I'm starting this new post both to take the weight off the old one (which is growing quite the tail-- maybe I should look into setting up a discussion forum or something), and also to introduce a new piece of relevent research. Razorsmile saidConscious trains the subconscious until it is no longer needed.
And then Brett elaborated with that could be how concious thought is adaptive. It doesn't do anything even remotely well, but it can do anything. It is the bridge between something you've never done before and something that you do on skill.
...to which I'll say, sure, that's certainly how it seems subjectively. But I have three flies to stick in that ointment:
1. Given the existence of consciousness to start with, what else
could it feel like? Supposing it wasn't actually learning anything at all, but merely observing
another part of the brain doing the heavy lifting, or just reading an executive summary of said heavy lifting? It's exactly analogous to the "illusion of conscious will" that Wegner keeps talking about in his book: we think "I'm moving my arm", and we see the arm move, and so we conclude that it was our intent that drove the action. Except it wasn't: the action started half a second before
we "decided" to move. Learning a new skill is pretty much the same thing as moving your arm in this context; if there's a conscious homunculus watching the process go down, it's gonna take credit for that process -- just like razorsmile and brett just did-- even if it's only an observer.
2. Given that there's no easy way to distinguish between true "conscious learning" and mere "conscious pointy-haired-boss taking credit for everyone else's work", you have to ask, why do we assume consciousness is essential for learning? Well, because you can't learn without
Oh, wait. We have neural nets and software apps that learn from experience all the time. Game-playing computers learn from their mistakes. Analytical software studys research problems, designs experiments to address them, carry out their own protocols. We are surrounded by cases of intellects much simpler than ours, capable of learning without (as far as we know) being conscious.
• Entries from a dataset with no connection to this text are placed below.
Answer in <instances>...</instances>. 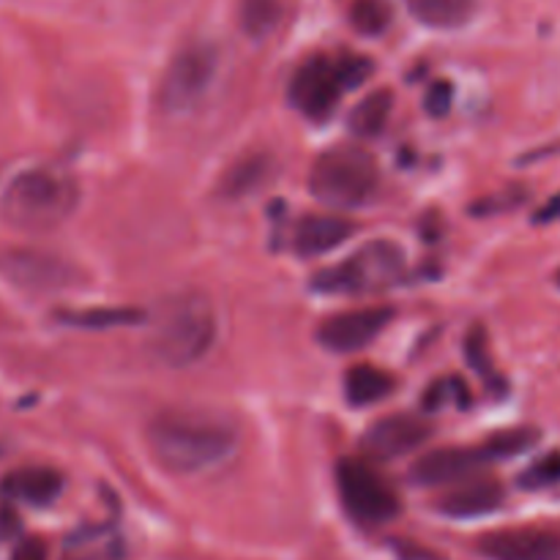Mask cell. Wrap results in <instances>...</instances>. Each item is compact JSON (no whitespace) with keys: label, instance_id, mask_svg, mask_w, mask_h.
Masks as SVG:
<instances>
[{"label":"cell","instance_id":"17","mask_svg":"<svg viewBox=\"0 0 560 560\" xmlns=\"http://www.w3.org/2000/svg\"><path fill=\"white\" fill-rule=\"evenodd\" d=\"M3 490L16 501L31 503V506H49L63 492V476L52 468H44V465L22 468L5 476Z\"/></svg>","mask_w":560,"mask_h":560},{"label":"cell","instance_id":"18","mask_svg":"<svg viewBox=\"0 0 560 560\" xmlns=\"http://www.w3.org/2000/svg\"><path fill=\"white\" fill-rule=\"evenodd\" d=\"M394 377L386 375L383 370L372 364H359L348 372L345 377V397L355 408H366V405H377L392 394Z\"/></svg>","mask_w":560,"mask_h":560},{"label":"cell","instance_id":"1","mask_svg":"<svg viewBox=\"0 0 560 560\" xmlns=\"http://www.w3.org/2000/svg\"><path fill=\"white\" fill-rule=\"evenodd\" d=\"M148 446L173 474H202L238 448V427L219 410L170 408L148 424Z\"/></svg>","mask_w":560,"mask_h":560},{"label":"cell","instance_id":"6","mask_svg":"<svg viewBox=\"0 0 560 560\" xmlns=\"http://www.w3.org/2000/svg\"><path fill=\"white\" fill-rule=\"evenodd\" d=\"M337 487L345 512L355 523L383 525L399 514L397 490L364 459H342L337 465Z\"/></svg>","mask_w":560,"mask_h":560},{"label":"cell","instance_id":"4","mask_svg":"<svg viewBox=\"0 0 560 560\" xmlns=\"http://www.w3.org/2000/svg\"><path fill=\"white\" fill-rule=\"evenodd\" d=\"M381 170L372 153L359 145H334L317 156L310 173V189L331 208H359L375 197Z\"/></svg>","mask_w":560,"mask_h":560},{"label":"cell","instance_id":"30","mask_svg":"<svg viewBox=\"0 0 560 560\" xmlns=\"http://www.w3.org/2000/svg\"><path fill=\"white\" fill-rule=\"evenodd\" d=\"M11 560H47V556H44L42 541H25Z\"/></svg>","mask_w":560,"mask_h":560},{"label":"cell","instance_id":"7","mask_svg":"<svg viewBox=\"0 0 560 560\" xmlns=\"http://www.w3.org/2000/svg\"><path fill=\"white\" fill-rule=\"evenodd\" d=\"M217 49L211 44L195 42L180 49L167 66V74L162 80V104L170 113H189L206 98L211 91L213 77H217Z\"/></svg>","mask_w":560,"mask_h":560},{"label":"cell","instance_id":"21","mask_svg":"<svg viewBox=\"0 0 560 560\" xmlns=\"http://www.w3.org/2000/svg\"><path fill=\"white\" fill-rule=\"evenodd\" d=\"M238 16L246 36L266 38L282 20V0H241Z\"/></svg>","mask_w":560,"mask_h":560},{"label":"cell","instance_id":"19","mask_svg":"<svg viewBox=\"0 0 560 560\" xmlns=\"http://www.w3.org/2000/svg\"><path fill=\"white\" fill-rule=\"evenodd\" d=\"M479 0H408V9L421 25L459 27L474 16Z\"/></svg>","mask_w":560,"mask_h":560},{"label":"cell","instance_id":"26","mask_svg":"<svg viewBox=\"0 0 560 560\" xmlns=\"http://www.w3.org/2000/svg\"><path fill=\"white\" fill-rule=\"evenodd\" d=\"M465 353H468L470 366H474L479 375L490 377L492 375V361L490 350H487V331L481 326H476L474 331L468 334V342H465Z\"/></svg>","mask_w":560,"mask_h":560},{"label":"cell","instance_id":"25","mask_svg":"<svg viewBox=\"0 0 560 560\" xmlns=\"http://www.w3.org/2000/svg\"><path fill=\"white\" fill-rule=\"evenodd\" d=\"M140 312L135 310H93V312H71L66 315V320L71 326L80 328H115V326H126V323H137L140 320Z\"/></svg>","mask_w":560,"mask_h":560},{"label":"cell","instance_id":"11","mask_svg":"<svg viewBox=\"0 0 560 560\" xmlns=\"http://www.w3.org/2000/svg\"><path fill=\"white\" fill-rule=\"evenodd\" d=\"M485 465H490V459L481 446H446L416 459V465L410 468V479L419 487H454L459 481L474 479Z\"/></svg>","mask_w":560,"mask_h":560},{"label":"cell","instance_id":"27","mask_svg":"<svg viewBox=\"0 0 560 560\" xmlns=\"http://www.w3.org/2000/svg\"><path fill=\"white\" fill-rule=\"evenodd\" d=\"M339 80H342V88H359L370 80L372 74V60L359 58V55H345V58L337 60Z\"/></svg>","mask_w":560,"mask_h":560},{"label":"cell","instance_id":"29","mask_svg":"<svg viewBox=\"0 0 560 560\" xmlns=\"http://www.w3.org/2000/svg\"><path fill=\"white\" fill-rule=\"evenodd\" d=\"M558 219H560V195H556L550 202H547V206L539 208V213L534 217V222L547 224V222H558Z\"/></svg>","mask_w":560,"mask_h":560},{"label":"cell","instance_id":"20","mask_svg":"<svg viewBox=\"0 0 560 560\" xmlns=\"http://www.w3.org/2000/svg\"><path fill=\"white\" fill-rule=\"evenodd\" d=\"M394 109V96L388 91H372L361 98L359 104L350 113V131L355 137H377L383 129H386L388 118H392Z\"/></svg>","mask_w":560,"mask_h":560},{"label":"cell","instance_id":"22","mask_svg":"<svg viewBox=\"0 0 560 560\" xmlns=\"http://www.w3.org/2000/svg\"><path fill=\"white\" fill-rule=\"evenodd\" d=\"M536 443H539V430H534V427H514V430L495 432L490 441L481 443V448H485L490 463H498V459H512L530 452Z\"/></svg>","mask_w":560,"mask_h":560},{"label":"cell","instance_id":"10","mask_svg":"<svg viewBox=\"0 0 560 560\" xmlns=\"http://www.w3.org/2000/svg\"><path fill=\"white\" fill-rule=\"evenodd\" d=\"M430 438V421H424L421 416L397 413L388 416V419H381L377 424H372L370 430H366L364 452L370 454L372 459L388 463V459H399L413 454L416 448L424 446Z\"/></svg>","mask_w":560,"mask_h":560},{"label":"cell","instance_id":"28","mask_svg":"<svg viewBox=\"0 0 560 560\" xmlns=\"http://www.w3.org/2000/svg\"><path fill=\"white\" fill-rule=\"evenodd\" d=\"M452 102H454L452 82L438 80V82H432L430 91H427L424 107L432 118H443V115H448V109H452Z\"/></svg>","mask_w":560,"mask_h":560},{"label":"cell","instance_id":"2","mask_svg":"<svg viewBox=\"0 0 560 560\" xmlns=\"http://www.w3.org/2000/svg\"><path fill=\"white\" fill-rule=\"evenodd\" d=\"M80 206V186L66 170L31 167L16 173L0 195L5 222L25 233L55 230Z\"/></svg>","mask_w":560,"mask_h":560},{"label":"cell","instance_id":"24","mask_svg":"<svg viewBox=\"0 0 560 560\" xmlns=\"http://www.w3.org/2000/svg\"><path fill=\"white\" fill-rule=\"evenodd\" d=\"M560 485V452H550L536 459L530 468L520 474V487L523 490H547V487Z\"/></svg>","mask_w":560,"mask_h":560},{"label":"cell","instance_id":"16","mask_svg":"<svg viewBox=\"0 0 560 560\" xmlns=\"http://www.w3.org/2000/svg\"><path fill=\"white\" fill-rule=\"evenodd\" d=\"M271 178L273 159L268 153H249V156H241L238 162L230 164L228 173L219 180L217 191L224 200H246L257 189H262Z\"/></svg>","mask_w":560,"mask_h":560},{"label":"cell","instance_id":"31","mask_svg":"<svg viewBox=\"0 0 560 560\" xmlns=\"http://www.w3.org/2000/svg\"><path fill=\"white\" fill-rule=\"evenodd\" d=\"M443 386H435V388H430V394H427V408H432L435 410L438 405H441V397H443Z\"/></svg>","mask_w":560,"mask_h":560},{"label":"cell","instance_id":"12","mask_svg":"<svg viewBox=\"0 0 560 560\" xmlns=\"http://www.w3.org/2000/svg\"><path fill=\"white\" fill-rule=\"evenodd\" d=\"M487 560H560V536L547 528H503L481 536Z\"/></svg>","mask_w":560,"mask_h":560},{"label":"cell","instance_id":"14","mask_svg":"<svg viewBox=\"0 0 560 560\" xmlns=\"http://www.w3.org/2000/svg\"><path fill=\"white\" fill-rule=\"evenodd\" d=\"M503 485L495 479H468L454 485L452 490L443 492L438 501V512L454 520H470V517H485L492 514L495 509L503 506Z\"/></svg>","mask_w":560,"mask_h":560},{"label":"cell","instance_id":"8","mask_svg":"<svg viewBox=\"0 0 560 560\" xmlns=\"http://www.w3.org/2000/svg\"><path fill=\"white\" fill-rule=\"evenodd\" d=\"M342 80H339L337 60L310 58L290 80V102L306 118L323 120L334 113L339 96H342Z\"/></svg>","mask_w":560,"mask_h":560},{"label":"cell","instance_id":"9","mask_svg":"<svg viewBox=\"0 0 560 560\" xmlns=\"http://www.w3.org/2000/svg\"><path fill=\"white\" fill-rule=\"evenodd\" d=\"M388 323H392V310H386V306L350 310L320 323L317 339H320L323 348L334 350V353H355V350L375 342Z\"/></svg>","mask_w":560,"mask_h":560},{"label":"cell","instance_id":"23","mask_svg":"<svg viewBox=\"0 0 560 560\" xmlns=\"http://www.w3.org/2000/svg\"><path fill=\"white\" fill-rule=\"evenodd\" d=\"M350 25L361 36H381L392 25V5L386 0H355L350 9Z\"/></svg>","mask_w":560,"mask_h":560},{"label":"cell","instance_id":"13","mask_svg":"<svg viewBox=\"0 0 560 560\" xmlns=\"http://www.w3.org/2000/svg\"><path fill=\"white\" fill-rule=\"evenodd\" d=\"M0 271L31 290H60L74 282V268L44 252L9 249L0 255Z\"/></svg>","mask_w":560,"mask_h":560},{"label":"cell","instance_id":"3","mask_svg":"<svg viewBox=\"0 0 560 560\" xmlns=\"http://www.w3.org/2000/svg\"><path fill=\"white\" fill-rule=\"evenodd\" d=\"M217 310L206 295H175L162 304L153 320L151 348L167 366L184 370L211 353L217 342Z\"/></svg>","mask_w":560,"mask_h":560},{"label":"cell","instance_id":"5","mask_svg":"<svg viewBox=\"0 0 560 560\" xmlns=\"http://www.w3.org/2000/svg\"><path fill=\"white\" fill-rule=\"evenodd\" d=\"M405 273V255L397 244L372 241L339 266L315 273L312 284L320 293H377L397 284Z\"/></svg>","mask_w":560,"mask_h":560},{"label":"cell","instance_id":"15","mask_svg":"<svg viewBox=\"0 0 560 560\" xmlns=\"http://www.w3.org/2000/svg\"><path fill=\"white\" fill-rule=\"evenodd\" d=\"M355 233V224L345 217H312L301 219L295 228V252L304 257H320L342 246Z\"/></svg>","mask_w":560,"mask_h":560}]
</instances>
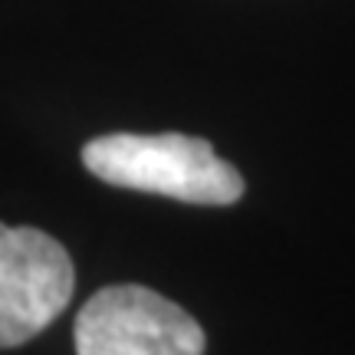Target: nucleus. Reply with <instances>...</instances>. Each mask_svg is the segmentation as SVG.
Segmentation results:
<instances>
[{
    "label": "nucleus",
    "instance_id": "f257e3e1",
    "mask_svg": "<svg viewBox=\"0 0 355 355\" xmlns=\"http://www.w3.org/2000/svg\"><path fill=\"white\" fill-rule=\"evenodd\" d=\"M83 162L96 178L115 188L165 194L188 204H234L243 194L237 168L204 139L191 135H102L83 148Z\"/></svg>",
    "mask_w": 355,
    "mask_h": 355
},
{
    "label": "nucleus",
    "instance_id": "f03ea898",
    "mask_svg": "<svg viewBox=\"0 0 355 355\" xmlns=\"http://www.w3.org/2000/svg\"><path fill=\"white\" fill-rule=\"evenodd\" d=\"M76 355H204V329L148 286H105L79 309Z\"/></svg>",
    "mask_w": 355,
    "mask_h": 355
},
{
    "label": "nucleus",
    "instance_id": "7ed1b4c3",
    "mask_svg": "<svg viewBox=\"0 0 355 355\" xmlns=\"http://www.w3.org/2000/svg\"><path fill=\"white\" fill-rule=\"evenodd\" d=\"M76 270L63 243L37 227L0 224V349L33 339L73 296Z\"/></svg>",
    "mask_w": 355,
    "mask_h": 355
}]
</instances>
3. Finally, I'd like to draw your attention to this paper
that came out last fall in Nature
. I link to the pdf for completists and techheads, but be warned— it's techy writing at its most opaque. Here are the essential points: they stuck neurochips into the brains of monkeys that would monitor a neuron here
and send a tiny charge to this other neuron over there
when the first one fired. After a while, that second neuron started firing the way the first one did, without further intervention from the chip. Basically, the chip forces the brain to literally rewire its own connections to spec, resulting in chages to way the monkeys move their limbs (the wrist, in this case).
They're selling it as a first step in rehabilitating people with spinal injuries, impaired motor control, that kind of thing. But there are implications that go far further. Why stop at using impulses in one part of the brain to reshape wiring in another? Why not bring your own set of input impulses to the party, impose your new patterns from an outside source? And why stop at motor control? A neuron is a neuron, after all. Why not use this trick to tweak the wiring responsible for knowledge, skills, declarative memory? I'm looking a little further down this road, and I'm seeing implantable expertise (like the "microsofts" in William Gibson's early novels). I'm looking a little further, and seeing implantable political opinions.
But for now, I've just got a question. People whose limbs can be made to move using transcranial magnetic stimulation sometimes report a feeling of conscious volition: they chose
to move their hand, they insist, even though it's incontrovertible that a machine is making them jump. Other people (victims of alien hand syndrome, for example) watch their own two hands get into girly slap-fights with each other and swear they've been possessed by some outside force-- certainly they
aren't making their hands act that way. So let's say we've got this monkey, ad we're rewiring his associative cortex with new information:
Does he feel as if he's learning
in realtime? Can he feel crystalline lattices of information assembling in his head (to slightly misquote Gibson)? Or is the process completely unconscious, the new knowledge just there
the next time it's needed?
I be we'd know a lot more about this whole consciousmess thing, if we knew the answer to that.